Al concluir la misa una persona me dice que iba a ir a averiguar. Poco rato después recibo un mensaje diciéndome: “Doña (el nombre de la señora) está mejor que yo. Acabo de ir a la casa y estar con ella”
Todo había sido una confusión y nada más que ello.
Yo me recordaba de una vez que me encargaron una misa por una señora fallecida. Al ver que los presentes eran todos extraños supuse eran todos allegados a la difunta y la nombré reiteradamente. Han pasado ya más de treinta años y aún recuerdo aquel nombre (“María Rosa”) Al concluir la eucaristía la señora que había encargado la misa se me acercó furiosa para hacerme saber que María Rosa era ella y no la persona difunta.
Sin duda yo había equivocado la pregunta para saber el nombre de la difunta y ella me había dado el suyo y le había nombrado reiteradamente.
Dicen que lo que se logra con tal tipo de equivocaciones es prolongar la vida de a quien se da por fallecida.
Por eso, cuando vaya a saludar a la señora mencionada el domingo, le voy a llevar una flor para que ponga en mi tumba el día de mi muerte puesto que ella ha de tener una larga vida mientras yo juego, día a día, los descuentos.
Todos sabemos que la muerte es un paso inevitable de la vida y que más tarde o más temprano habremos de dar dicho paso.
Ninguno está exonerado de dicho paso. Es nuestro final inevitable y lo tenemos que tener bien presente aunque no vivamos agobiados con ello.
No será el fin de nuestra existencia pero sí el paso a una realidad de vida distinta.
Continuaremos estando sin la necesidad de espacio y tiempo.
Continuaremos estando sin la necesidad de nuestro cuerpo.
Dios jamás nos arrebata lo que nos ha dado por ello jamás nos quitará la existencia y habremos de pasar a una vida distinta a la actual.

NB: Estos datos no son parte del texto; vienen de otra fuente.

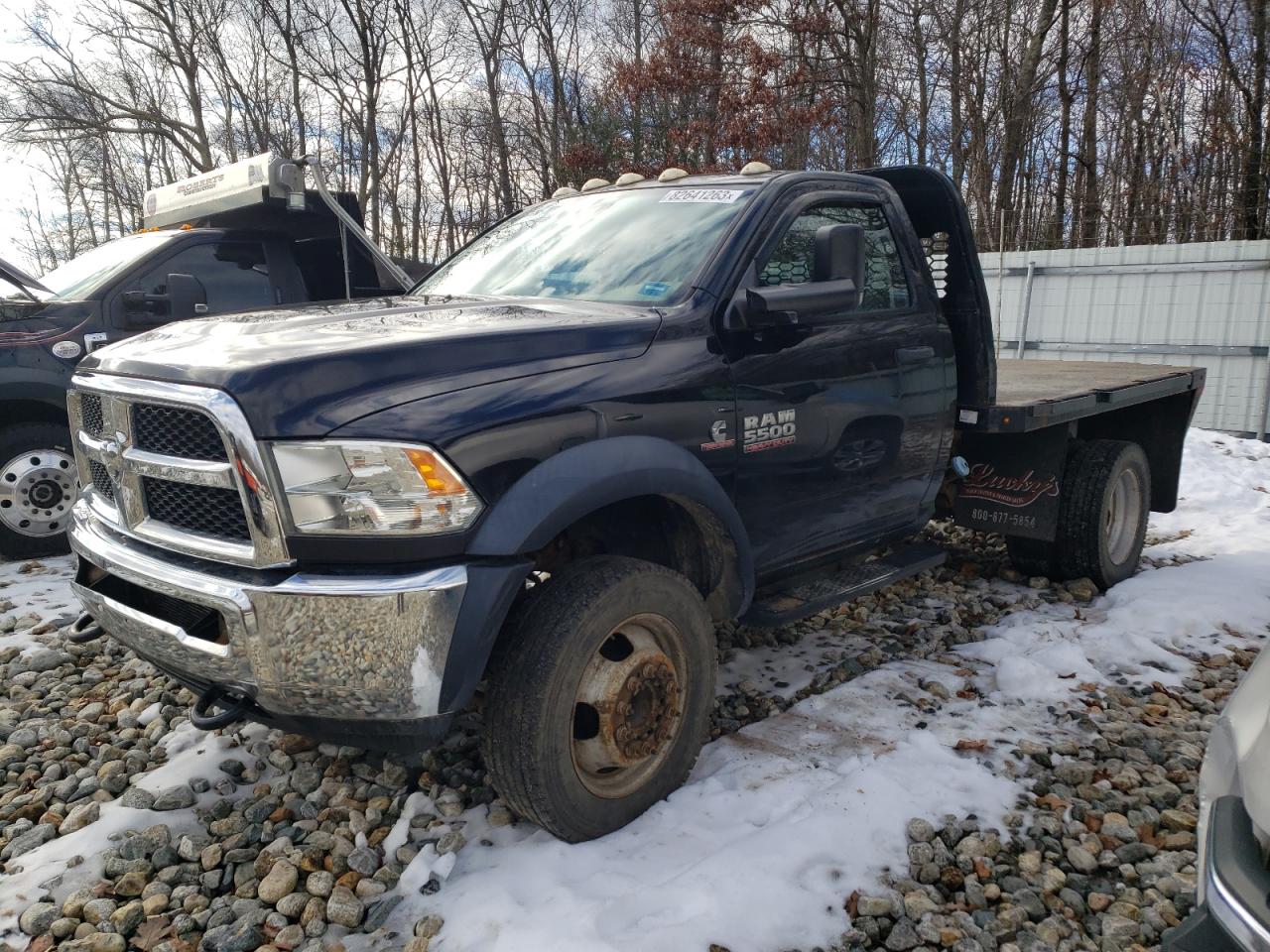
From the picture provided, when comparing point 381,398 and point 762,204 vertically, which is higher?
point 762,204

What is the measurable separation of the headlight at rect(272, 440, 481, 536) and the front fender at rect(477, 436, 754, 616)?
0.52ft

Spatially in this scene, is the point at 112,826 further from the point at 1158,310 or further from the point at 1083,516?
the point at 1158,310

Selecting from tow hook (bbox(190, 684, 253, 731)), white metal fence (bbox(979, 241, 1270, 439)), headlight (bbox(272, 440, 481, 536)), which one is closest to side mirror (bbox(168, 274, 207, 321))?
tow hook (bbox(190, 684, 253, 731))

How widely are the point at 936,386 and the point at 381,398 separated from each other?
266 centimetres

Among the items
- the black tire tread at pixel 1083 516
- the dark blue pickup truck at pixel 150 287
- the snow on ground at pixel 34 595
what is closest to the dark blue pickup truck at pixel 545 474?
the black tire tread at pixel 1083 516

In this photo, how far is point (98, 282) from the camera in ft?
18.6

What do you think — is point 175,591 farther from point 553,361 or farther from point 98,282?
point 98,282

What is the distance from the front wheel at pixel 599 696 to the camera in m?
2.42

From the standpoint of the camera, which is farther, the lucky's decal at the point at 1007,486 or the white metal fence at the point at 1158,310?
the white metal fence at the point at 1158,310

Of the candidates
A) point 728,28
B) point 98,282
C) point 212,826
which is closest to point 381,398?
point 212,826

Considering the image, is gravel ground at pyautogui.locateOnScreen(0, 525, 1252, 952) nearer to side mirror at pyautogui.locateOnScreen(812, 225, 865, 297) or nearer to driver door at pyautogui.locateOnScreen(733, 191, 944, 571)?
driver door at pyautogui.locateOnScreen(733, 191, 944, 571)

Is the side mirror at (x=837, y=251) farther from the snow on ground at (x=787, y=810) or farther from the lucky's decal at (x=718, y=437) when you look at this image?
the snow on ground at (x=787, y=810)

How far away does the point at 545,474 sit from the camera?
238 cm

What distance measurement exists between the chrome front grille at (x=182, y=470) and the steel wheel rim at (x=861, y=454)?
6.96 feet
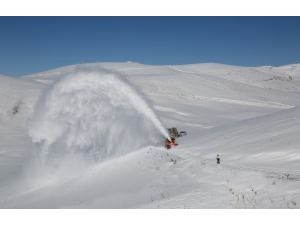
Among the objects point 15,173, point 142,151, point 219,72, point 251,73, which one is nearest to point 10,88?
point 15,173

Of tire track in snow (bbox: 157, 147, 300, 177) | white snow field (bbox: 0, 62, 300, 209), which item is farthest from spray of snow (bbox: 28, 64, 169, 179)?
tire track in snow (bbox: 157, 147, 300, 177)

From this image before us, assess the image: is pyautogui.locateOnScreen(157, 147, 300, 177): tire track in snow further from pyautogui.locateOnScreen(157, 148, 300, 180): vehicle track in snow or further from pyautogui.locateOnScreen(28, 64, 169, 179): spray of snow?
pyautogui.locateOnScreen(28, 64, 169, 179): spray of snow

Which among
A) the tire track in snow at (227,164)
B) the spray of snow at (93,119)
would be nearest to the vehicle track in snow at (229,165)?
the tire track in snow at (227,164)

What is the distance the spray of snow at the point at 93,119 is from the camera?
2091cm

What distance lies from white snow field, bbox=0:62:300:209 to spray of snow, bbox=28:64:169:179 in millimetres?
70

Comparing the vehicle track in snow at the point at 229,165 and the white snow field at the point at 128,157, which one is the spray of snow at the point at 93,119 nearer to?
the white snow field at the point at 128,157

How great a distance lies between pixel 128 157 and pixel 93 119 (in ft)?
14.2

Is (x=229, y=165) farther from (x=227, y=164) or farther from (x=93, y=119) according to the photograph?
(x=93, y=119)

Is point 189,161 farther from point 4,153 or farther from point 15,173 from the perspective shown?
point 4,153

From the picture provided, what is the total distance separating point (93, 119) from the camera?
21141 mm

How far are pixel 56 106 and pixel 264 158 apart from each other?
46.8ft

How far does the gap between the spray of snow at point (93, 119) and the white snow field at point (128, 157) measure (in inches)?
2.8

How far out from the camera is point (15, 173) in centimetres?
2244

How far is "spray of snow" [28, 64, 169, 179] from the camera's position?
68.6ft
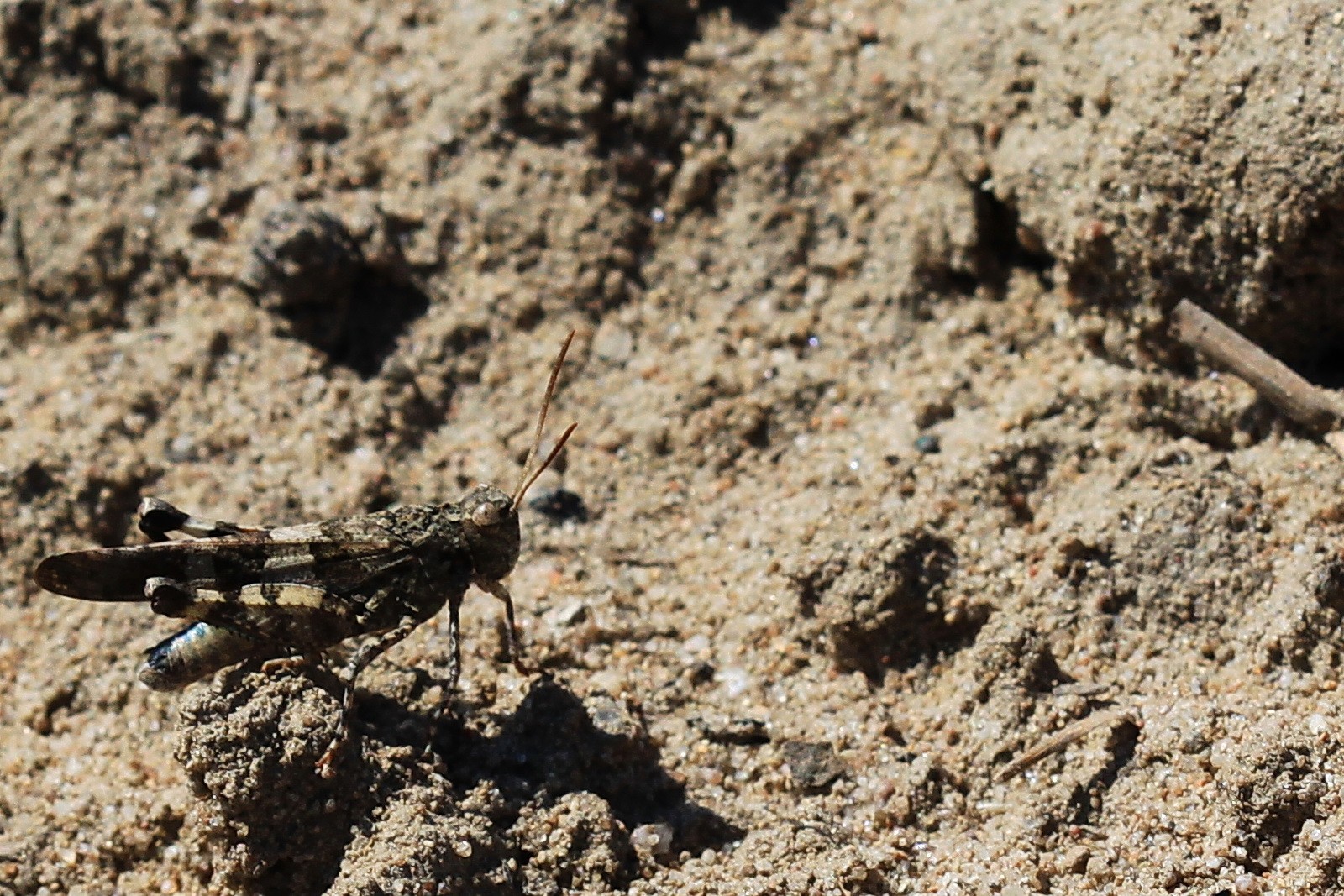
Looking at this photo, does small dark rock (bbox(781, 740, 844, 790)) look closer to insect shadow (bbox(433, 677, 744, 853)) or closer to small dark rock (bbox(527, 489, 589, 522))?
insect shadow (bbox(433, 677, 744, 853))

En esa nueva manera de estar habremos de poseer en plenitud todos esos valores por los que empeñamos nuestros esfuerzos de hoy.
Allí, en esa nueva manera de presencia, habremos de tener en plenitud todos esos sueños por los que gastamos nuestros días.
Yo no pesará la realidad física y todos los achaques propios de los años o del tiempo vivido. Todo será calidad de vida en plenitud.
Nuestra existencia física es una cuestión que depende del proyecto de Dios, dueño de la vida y no un empeño de nuestras capacidades.
Tampoco responderá nuestra presencia a algún error involuntario que pueda otorgar una larga vida a otro.